- _本文_
○ ○ ○ ○ ○ ○ ○

本記事では、租税公課の定義と、対象となる税金について説明します。

租税公課とは

「租税公課(そぜいこうか)」とは、簿記上の勘定科目のひとつで、国税・地方税等の「租税(税金)」と、国や地方公共団体・その他団体から課せられる公的な課金の「公課」をあわせた概念です

租税公課には、経費として認められるものと認められないものが存在しているため、経理処理にあたっては正確な判断が求められます。

租税の対象になるもの

租税の対象になるものは次のとおりです。

  • 印紙税
  • 固定資産税
  • 都市計画税
  • 不動産取得税
  • 自動車税
  • 自動車重量税
  • 軽油取引税
  • 事業税
  • 事業所税
  • 登録免許税
  • 住民税
  • 国民健康保険税
  • 相続税
  • 贈与税
  • 酒税
  • 消費税
  • など

これらの税金は国税、地方税に大別され、さらに所得課税、資産課税、消費課税に分類できます。

○ ○ ○ ○ ○ ○ ○

- _課題 1_
一覧の「Of the blue」を含む行から一覧の末尾までの行を、両端も含めて書き直してください。その際、「distance」を「separation」に置き換え、ほかは一切変えず、画像は除いてください。

- _一覧_

○ ○ ○ ○ ○ ○ ○

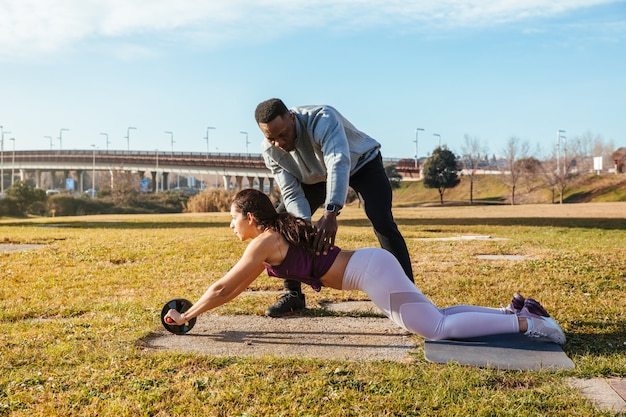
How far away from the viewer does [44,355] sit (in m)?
4.36

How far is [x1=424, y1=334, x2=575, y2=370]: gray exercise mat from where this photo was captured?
13.3ft

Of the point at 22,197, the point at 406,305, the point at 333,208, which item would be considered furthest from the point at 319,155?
the point at 22,197

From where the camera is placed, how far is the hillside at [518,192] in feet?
241

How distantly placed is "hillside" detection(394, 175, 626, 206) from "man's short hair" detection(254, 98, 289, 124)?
2536 inches

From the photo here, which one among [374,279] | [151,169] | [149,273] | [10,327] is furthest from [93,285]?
[151,169]

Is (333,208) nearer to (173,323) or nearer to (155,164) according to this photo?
(173,323)

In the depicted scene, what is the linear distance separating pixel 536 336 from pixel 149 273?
544 cm

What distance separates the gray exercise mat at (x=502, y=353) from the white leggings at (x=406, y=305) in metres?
0.07

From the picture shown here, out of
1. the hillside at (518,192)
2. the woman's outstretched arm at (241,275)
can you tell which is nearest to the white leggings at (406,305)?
the woman's outstretched arm at (241,275)

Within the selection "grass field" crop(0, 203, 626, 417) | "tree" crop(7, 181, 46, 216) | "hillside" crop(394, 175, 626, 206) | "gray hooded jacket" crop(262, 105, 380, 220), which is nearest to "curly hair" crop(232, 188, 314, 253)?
"gray hooded jacket" crop(262, 105, 380, 220)

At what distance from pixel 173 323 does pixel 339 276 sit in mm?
1247

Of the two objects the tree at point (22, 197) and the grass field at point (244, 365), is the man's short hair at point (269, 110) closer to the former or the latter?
the grass field at point (244, 365)

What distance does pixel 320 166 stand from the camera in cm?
552

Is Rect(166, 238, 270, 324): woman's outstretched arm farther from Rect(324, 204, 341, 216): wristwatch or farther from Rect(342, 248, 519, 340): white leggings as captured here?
Rect(342, 248, 519, 340): white leggings
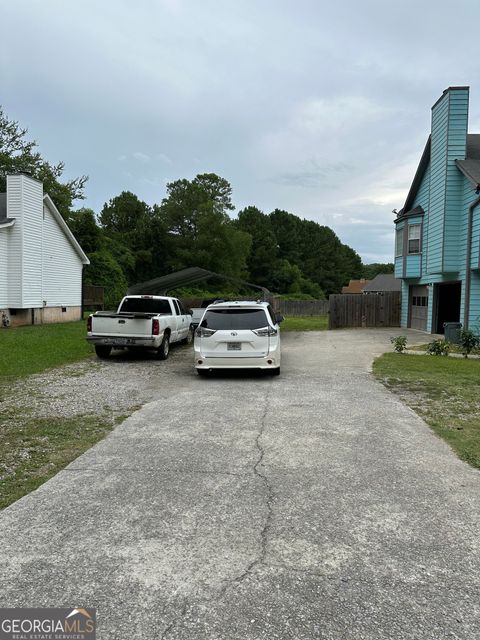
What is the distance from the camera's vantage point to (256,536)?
3.40m

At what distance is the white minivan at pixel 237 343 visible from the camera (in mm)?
9922

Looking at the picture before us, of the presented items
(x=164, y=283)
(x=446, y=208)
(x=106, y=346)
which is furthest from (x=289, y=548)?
(x=164, y=283)

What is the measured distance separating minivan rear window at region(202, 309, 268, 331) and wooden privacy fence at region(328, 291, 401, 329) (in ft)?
54.7

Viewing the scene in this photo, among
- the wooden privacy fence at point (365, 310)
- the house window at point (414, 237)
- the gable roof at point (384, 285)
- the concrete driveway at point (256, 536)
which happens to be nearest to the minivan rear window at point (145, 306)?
the concrete driveway at point (256, 536)

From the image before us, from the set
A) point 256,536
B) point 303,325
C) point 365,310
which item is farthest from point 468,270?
point 256,536

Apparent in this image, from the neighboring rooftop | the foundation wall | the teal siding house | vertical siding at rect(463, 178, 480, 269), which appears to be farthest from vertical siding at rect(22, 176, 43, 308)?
the neighboring rooftop

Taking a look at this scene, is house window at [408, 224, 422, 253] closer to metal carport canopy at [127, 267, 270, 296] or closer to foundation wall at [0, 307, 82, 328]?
metal carport canopy at [127, 267, 270, 296]

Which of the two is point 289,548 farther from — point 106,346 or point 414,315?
point 414,315

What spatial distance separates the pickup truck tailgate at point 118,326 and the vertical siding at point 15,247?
11.8 metres

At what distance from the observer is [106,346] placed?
13094mm

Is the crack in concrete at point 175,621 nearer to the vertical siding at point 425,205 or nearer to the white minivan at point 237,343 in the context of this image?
the white minivan at point 237,343

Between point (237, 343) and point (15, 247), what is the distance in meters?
16.6

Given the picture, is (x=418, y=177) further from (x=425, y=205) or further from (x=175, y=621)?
(x=175, y=621)

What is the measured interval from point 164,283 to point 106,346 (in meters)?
10.4
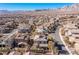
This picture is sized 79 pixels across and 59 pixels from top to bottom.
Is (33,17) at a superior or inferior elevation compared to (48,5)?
inferior

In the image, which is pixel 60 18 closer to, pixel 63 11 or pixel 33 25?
pixel 63 11

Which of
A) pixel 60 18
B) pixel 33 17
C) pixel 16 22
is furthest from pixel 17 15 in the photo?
pixel 60 18

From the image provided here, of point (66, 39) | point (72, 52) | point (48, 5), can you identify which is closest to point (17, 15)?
point (48, 5)

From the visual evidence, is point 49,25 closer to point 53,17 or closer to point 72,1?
point 53,17

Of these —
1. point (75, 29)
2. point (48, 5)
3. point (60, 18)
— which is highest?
point (48, 5)
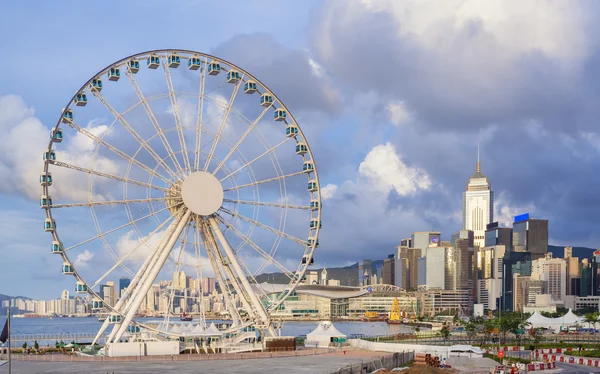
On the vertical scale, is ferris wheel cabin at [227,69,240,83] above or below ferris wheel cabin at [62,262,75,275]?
above

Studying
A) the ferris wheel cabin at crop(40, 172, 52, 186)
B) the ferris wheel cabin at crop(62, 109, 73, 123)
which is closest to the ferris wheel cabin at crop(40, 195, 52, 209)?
the ferris wheel cabin at crop(40, 172, 52, 186)

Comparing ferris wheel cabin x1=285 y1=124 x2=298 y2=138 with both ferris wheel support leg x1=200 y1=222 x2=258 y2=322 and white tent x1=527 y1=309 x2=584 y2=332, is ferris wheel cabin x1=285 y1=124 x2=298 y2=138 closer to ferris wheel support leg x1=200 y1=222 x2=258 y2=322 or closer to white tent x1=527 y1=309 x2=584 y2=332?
ferris wheel support leg x1=200 y1=222 x2=258 y2=322

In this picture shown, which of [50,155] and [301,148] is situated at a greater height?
[301,148]

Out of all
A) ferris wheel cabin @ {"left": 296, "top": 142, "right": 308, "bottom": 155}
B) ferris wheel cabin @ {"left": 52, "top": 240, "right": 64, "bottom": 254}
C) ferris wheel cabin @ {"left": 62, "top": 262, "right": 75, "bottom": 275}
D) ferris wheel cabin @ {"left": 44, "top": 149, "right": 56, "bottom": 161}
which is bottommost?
ferris wheel cabin @ {"left": 62, "top": 262, "right": 75, "bottom": 275}

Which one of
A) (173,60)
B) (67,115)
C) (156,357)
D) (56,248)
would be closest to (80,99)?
(67,115)

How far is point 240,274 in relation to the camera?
87125 mm

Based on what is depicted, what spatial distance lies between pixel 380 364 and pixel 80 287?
91.1 ft

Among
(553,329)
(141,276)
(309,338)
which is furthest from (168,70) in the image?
(553,329)

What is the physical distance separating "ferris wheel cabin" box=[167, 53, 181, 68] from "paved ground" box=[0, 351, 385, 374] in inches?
1103

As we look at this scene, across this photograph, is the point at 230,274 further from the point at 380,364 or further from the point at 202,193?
the point at 380,364

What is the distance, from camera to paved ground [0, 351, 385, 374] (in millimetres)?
68875

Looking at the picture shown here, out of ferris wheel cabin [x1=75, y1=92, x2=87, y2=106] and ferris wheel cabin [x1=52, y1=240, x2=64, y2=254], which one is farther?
Result: ferris wheel cabin [x1=75, y1=92, x2=87, y2=106]

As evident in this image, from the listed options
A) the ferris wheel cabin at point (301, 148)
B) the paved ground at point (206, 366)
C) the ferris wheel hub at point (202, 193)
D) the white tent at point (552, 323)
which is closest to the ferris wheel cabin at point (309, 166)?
the ferris wheel cabin at point (301, 148)

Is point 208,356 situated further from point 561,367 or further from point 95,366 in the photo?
point 561,367
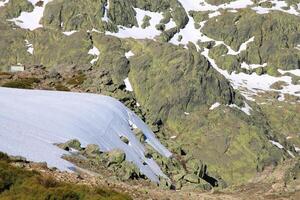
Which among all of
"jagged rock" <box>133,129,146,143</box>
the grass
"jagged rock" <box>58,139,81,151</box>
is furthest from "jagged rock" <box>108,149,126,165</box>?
the grass

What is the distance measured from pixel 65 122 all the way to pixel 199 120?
161628mm

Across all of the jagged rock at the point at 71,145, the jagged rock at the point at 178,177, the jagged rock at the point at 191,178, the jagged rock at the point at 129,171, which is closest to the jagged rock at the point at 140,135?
the jagged rock at the point at 178,177

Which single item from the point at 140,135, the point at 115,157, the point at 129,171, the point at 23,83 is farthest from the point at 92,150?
the point at 23,83

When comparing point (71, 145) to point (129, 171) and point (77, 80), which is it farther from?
point (77, 80)

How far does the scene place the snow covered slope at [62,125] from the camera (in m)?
26.4

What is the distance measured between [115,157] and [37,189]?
43.7 feet

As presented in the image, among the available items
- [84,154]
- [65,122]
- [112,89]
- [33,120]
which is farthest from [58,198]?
[112,89]

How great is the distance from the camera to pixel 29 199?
16594 millimetres

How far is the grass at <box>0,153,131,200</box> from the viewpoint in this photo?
55.8ft

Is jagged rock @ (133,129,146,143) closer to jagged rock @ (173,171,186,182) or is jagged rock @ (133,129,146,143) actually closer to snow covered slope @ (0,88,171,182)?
snow covered slope @ (0,88,171,182)

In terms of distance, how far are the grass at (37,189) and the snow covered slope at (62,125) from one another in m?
5.57

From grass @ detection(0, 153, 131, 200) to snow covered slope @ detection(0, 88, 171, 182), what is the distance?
219 inches

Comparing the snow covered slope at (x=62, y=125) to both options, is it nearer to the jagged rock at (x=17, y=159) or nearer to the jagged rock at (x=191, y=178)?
the jagged rock at (x=17, y=159)

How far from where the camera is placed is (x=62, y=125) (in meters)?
33.2
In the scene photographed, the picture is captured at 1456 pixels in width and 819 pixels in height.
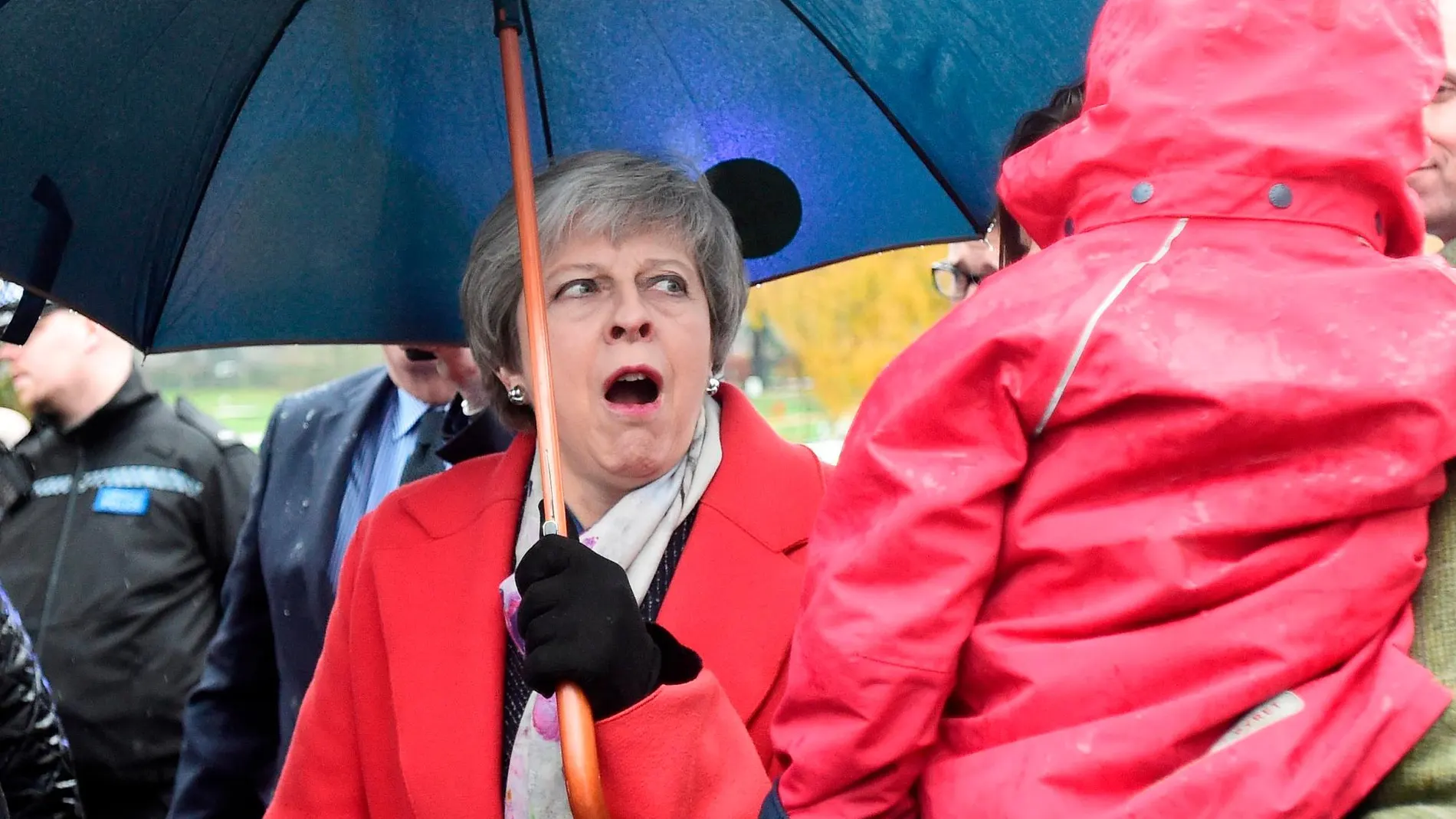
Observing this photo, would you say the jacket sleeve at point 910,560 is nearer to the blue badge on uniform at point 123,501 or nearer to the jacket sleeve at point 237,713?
the jacket sleeve at point 237,713

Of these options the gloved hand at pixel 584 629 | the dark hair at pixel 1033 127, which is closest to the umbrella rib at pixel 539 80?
the dark hair at pixel 1033 127

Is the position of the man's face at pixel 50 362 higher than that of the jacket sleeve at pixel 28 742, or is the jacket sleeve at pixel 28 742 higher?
the man's face at pixel 50 362

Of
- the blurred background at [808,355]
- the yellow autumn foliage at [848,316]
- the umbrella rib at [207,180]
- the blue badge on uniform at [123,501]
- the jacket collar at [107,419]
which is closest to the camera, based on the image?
the umbrella rib at [207,180]

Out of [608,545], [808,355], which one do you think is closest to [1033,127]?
[608,545]

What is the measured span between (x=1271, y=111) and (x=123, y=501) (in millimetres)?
3823

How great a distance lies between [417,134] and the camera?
2572 millimetres

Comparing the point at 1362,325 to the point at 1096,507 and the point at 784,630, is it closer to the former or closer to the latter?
the point at 1096,507

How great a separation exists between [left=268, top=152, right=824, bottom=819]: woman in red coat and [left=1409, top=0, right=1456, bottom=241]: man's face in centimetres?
110

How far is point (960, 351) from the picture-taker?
60.3 inches

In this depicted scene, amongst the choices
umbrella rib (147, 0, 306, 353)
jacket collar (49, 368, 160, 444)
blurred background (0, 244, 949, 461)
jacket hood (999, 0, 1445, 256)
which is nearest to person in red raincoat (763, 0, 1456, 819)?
jacket hood (999, 0, 1445, 256)

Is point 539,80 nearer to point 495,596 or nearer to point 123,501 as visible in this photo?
point 495,596

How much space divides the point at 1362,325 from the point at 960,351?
1.27 feet

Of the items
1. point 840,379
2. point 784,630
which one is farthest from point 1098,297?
point 840,379

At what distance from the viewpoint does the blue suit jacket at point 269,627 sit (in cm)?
325
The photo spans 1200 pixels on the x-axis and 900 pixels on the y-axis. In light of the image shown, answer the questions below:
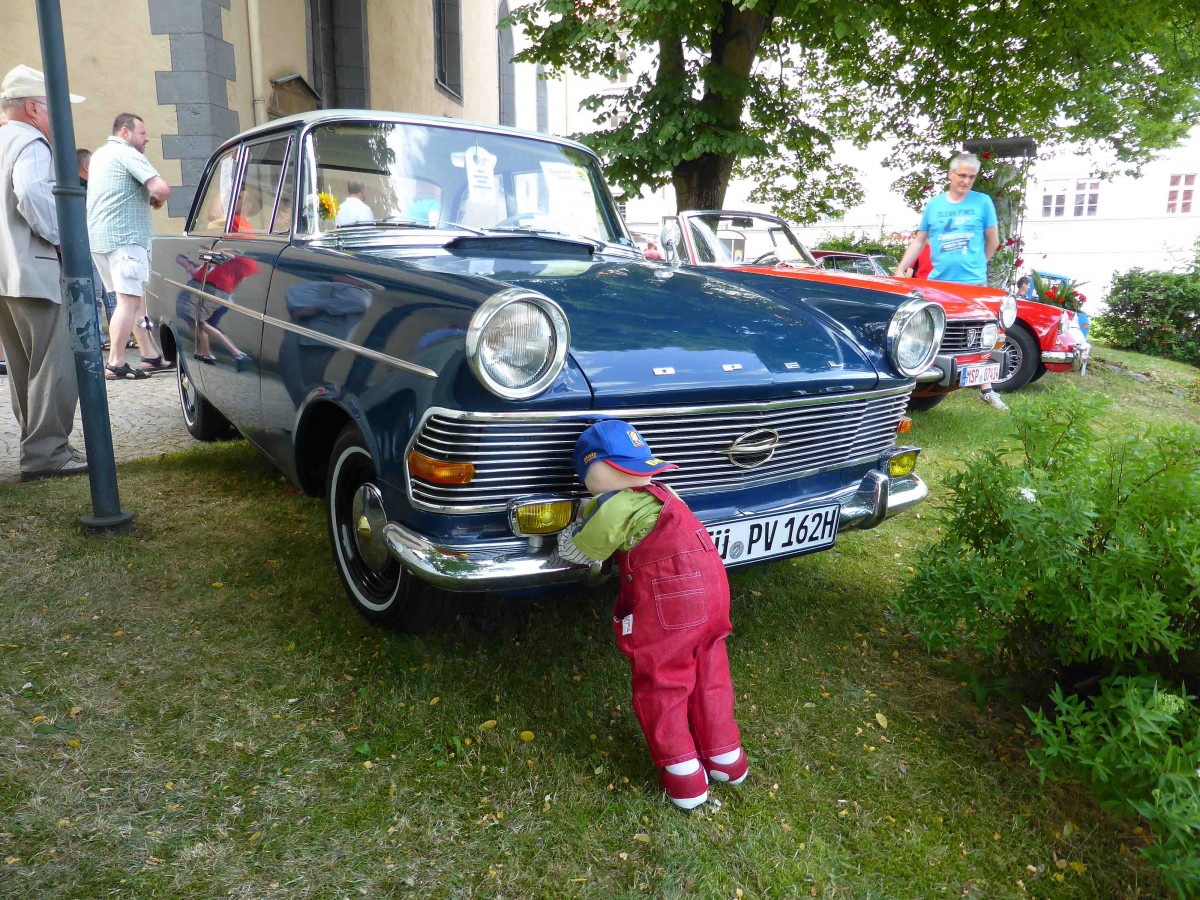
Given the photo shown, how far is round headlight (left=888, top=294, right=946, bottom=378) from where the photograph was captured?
3004 mm

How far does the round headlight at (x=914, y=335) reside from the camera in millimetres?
3004

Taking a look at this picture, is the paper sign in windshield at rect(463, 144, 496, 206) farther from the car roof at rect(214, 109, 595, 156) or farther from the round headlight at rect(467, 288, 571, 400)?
the round headlight at rect(467, 288, 571, 400)

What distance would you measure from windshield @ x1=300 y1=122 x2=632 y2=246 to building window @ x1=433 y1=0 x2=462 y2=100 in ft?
42.4

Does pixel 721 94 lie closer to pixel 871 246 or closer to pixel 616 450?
pixel 871 246

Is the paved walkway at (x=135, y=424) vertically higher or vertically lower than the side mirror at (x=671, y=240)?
lower

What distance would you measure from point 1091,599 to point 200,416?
14.3 feet

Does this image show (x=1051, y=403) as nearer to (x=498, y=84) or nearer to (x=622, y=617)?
(x=622, y=617)

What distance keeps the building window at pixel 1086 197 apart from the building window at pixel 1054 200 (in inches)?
16.5

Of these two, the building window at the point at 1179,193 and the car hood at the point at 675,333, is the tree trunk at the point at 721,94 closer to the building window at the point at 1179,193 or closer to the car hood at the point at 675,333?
the car hood at the point at 675,333

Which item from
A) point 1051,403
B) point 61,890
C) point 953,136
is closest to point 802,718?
point 1051,403

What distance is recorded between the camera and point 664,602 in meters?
2.13

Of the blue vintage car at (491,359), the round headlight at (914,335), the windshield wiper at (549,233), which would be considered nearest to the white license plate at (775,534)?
the blue vintage car at (491,359)

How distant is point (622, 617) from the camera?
2238 mm

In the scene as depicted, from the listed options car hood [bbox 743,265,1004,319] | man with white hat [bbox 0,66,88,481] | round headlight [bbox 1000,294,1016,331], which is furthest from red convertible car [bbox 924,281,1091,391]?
man with white hat [bbox 0,66,88,481]
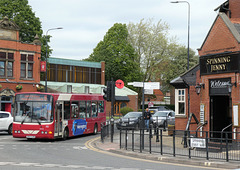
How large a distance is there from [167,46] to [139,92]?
1063 cm

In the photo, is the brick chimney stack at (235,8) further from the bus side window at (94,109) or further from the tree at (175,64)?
the tree at (175,64)

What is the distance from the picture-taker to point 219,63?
19031mm

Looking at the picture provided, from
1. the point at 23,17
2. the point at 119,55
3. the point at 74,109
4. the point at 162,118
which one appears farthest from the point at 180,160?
the point at 119,55

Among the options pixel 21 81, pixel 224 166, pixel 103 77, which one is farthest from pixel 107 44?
pixel 224 166

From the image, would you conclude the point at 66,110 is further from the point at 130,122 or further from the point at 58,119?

○ ○ ○ ○ ○ ○ ○

- _課題 2_
租税公課についての本文から、「本記事では、租税公課の定義と、対象となる税金について説明します。」から「は正確な判断が求められます。」までを、両端も含めてそのまま書き写してください。

- _解答 1_
Of the blue vintage car at (491,359), the round headlight at (914,335), the windshield wiper at (549,233), which would be considered nearest to the white license plate at (775,534)?
the blue vintage car at (491,359)

How distant is point (622, 617) from the camera?
2238 mm

In the scene as depicted, from the listed options car hood [bbox 743,265,1004,319] | man with white hat [bbox 0,66,88,481] | round headlight [bbox 1000,294,1016,331], which is furthest from red convertible car [bbox 924,281,1091,391]?
man with white hat [bbox 0,66,88,481]
How large a separation is there from [167,46] to [139,92]?
1063 cm

In the photo, is the brick chimney stack at (235,8) further from the bus side window at (94,109) or further from the tree at (175,64)?
the tree at (175,64)

What is the separation from the picture-taker to point 219,63?
19031mm

Looking at the picture provided, from
1. the point at 23,17
2. the point at 119,55
3. the point at 74,109
4. the point at 162,118
which one appears farthest from the point at 180,160?
the point at 119,55

Among the options pixel 21 81, pixel 224 166, pixel 103 77, which one is farthest from pixel 107 44?
pixel 224 166

From the image, would you conclude the point at 66,110 is further from the point at 130,122 or further from the point at 58,119?

- _解答 2_
本記事では、租税公課の定義と、対象となる税金について説明します。

租税公課とは

「租税公課(そぜいこうか)」とは、簿記上の勘定科目のひとつで、国税・地方税等の「租税(税金)」と、国や地方公共団体・その他団体から課せられる公的な課金の「公課」をあわせた概念です

租税公課には、経費として認められるものと認められないものが存在しているため、経理処理にあたっては正確な判断が求められます。